**Records for processing**

—————

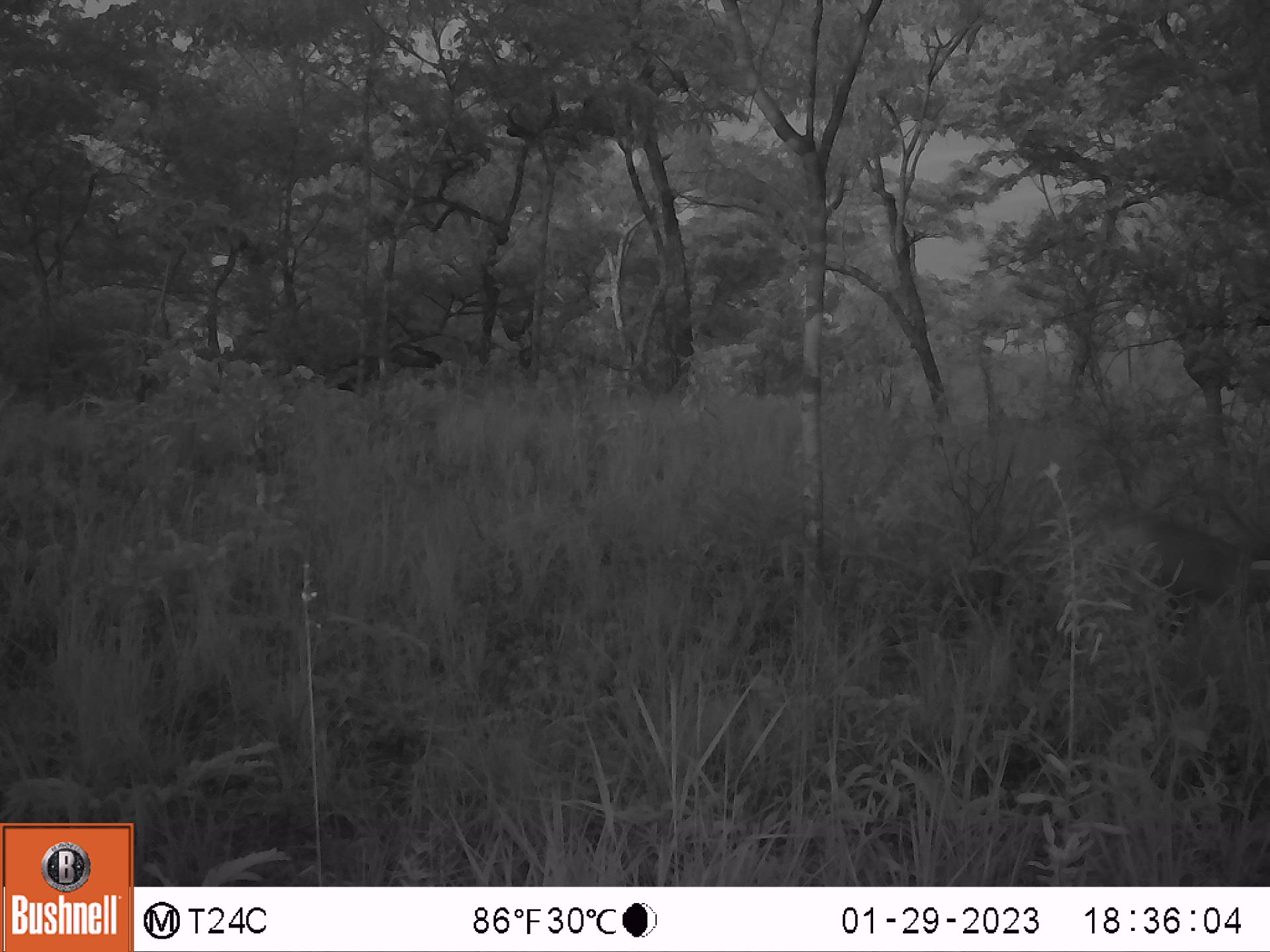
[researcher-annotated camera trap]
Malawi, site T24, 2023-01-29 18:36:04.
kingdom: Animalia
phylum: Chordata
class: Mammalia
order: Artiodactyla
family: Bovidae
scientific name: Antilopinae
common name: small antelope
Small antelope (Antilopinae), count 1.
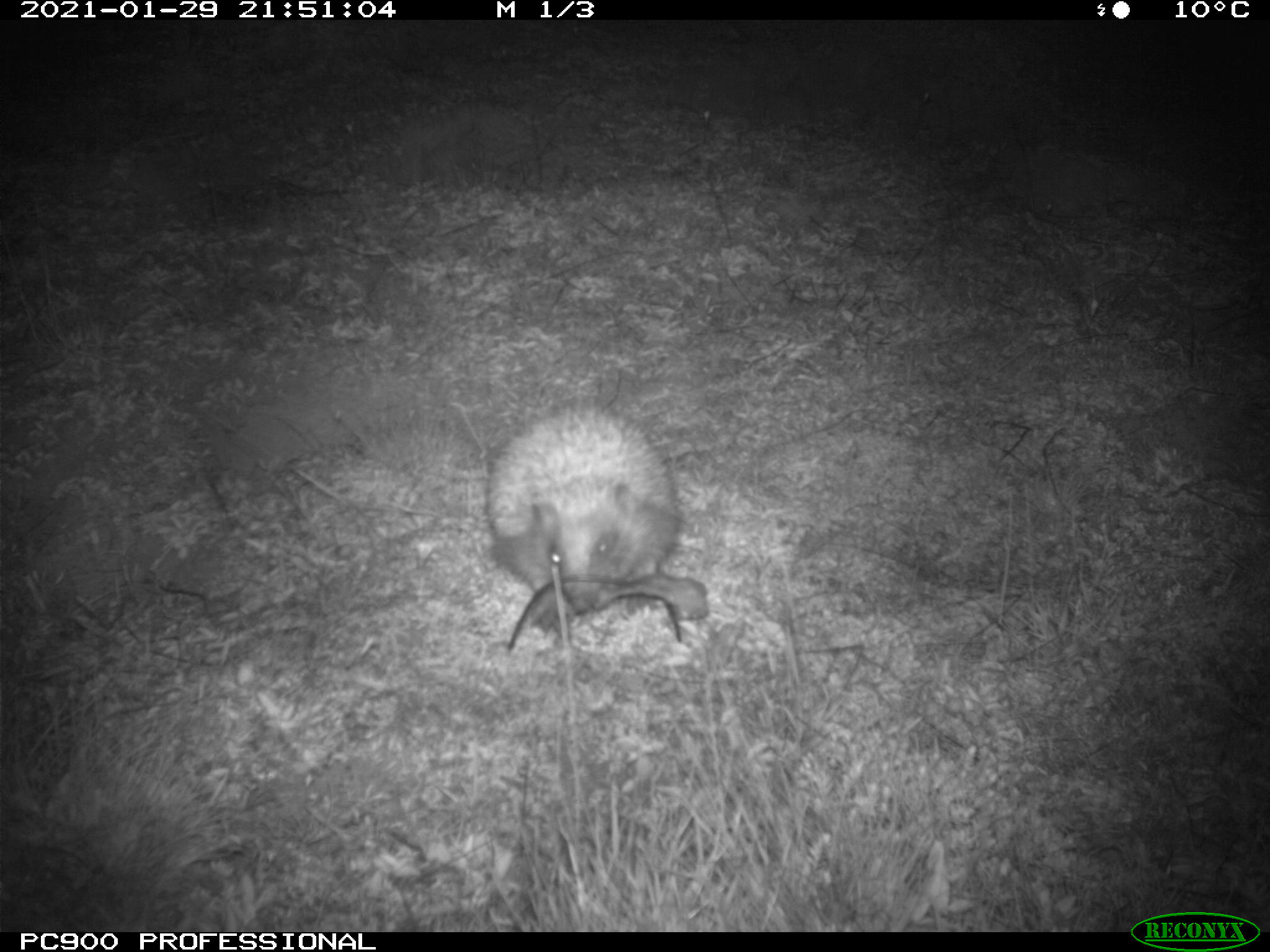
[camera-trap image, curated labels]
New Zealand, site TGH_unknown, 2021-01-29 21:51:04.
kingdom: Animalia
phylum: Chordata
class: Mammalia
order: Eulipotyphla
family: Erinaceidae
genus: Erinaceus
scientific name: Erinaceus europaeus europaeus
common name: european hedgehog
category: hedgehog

—————

Print the material exactly as given, but not the pictures.

[researcher-annotated camera trap]
Malawi, site T24, 2023-01-29 18:36:04.
kingdom: Animalia
phylum: Chordata
class: Mammalia
order: Artiodactyla
family: Bovidae
scientific name: Antilopinae
common name: small antelope
Small antelope (Antilopinae), count 1.
[camera-trap image, curated labels]
New Zealand, site TGH_unknown, 2021-01-29 21:51:04.
kingdom: Animalia
phylum: Chordata
class: Mammalia
order: Eulipotyphla
family: Erinaceidae
genus: Erinaceus
scientific name: Erinaceus europaeus europaeus
common name: european hedgehog
category: hedgehog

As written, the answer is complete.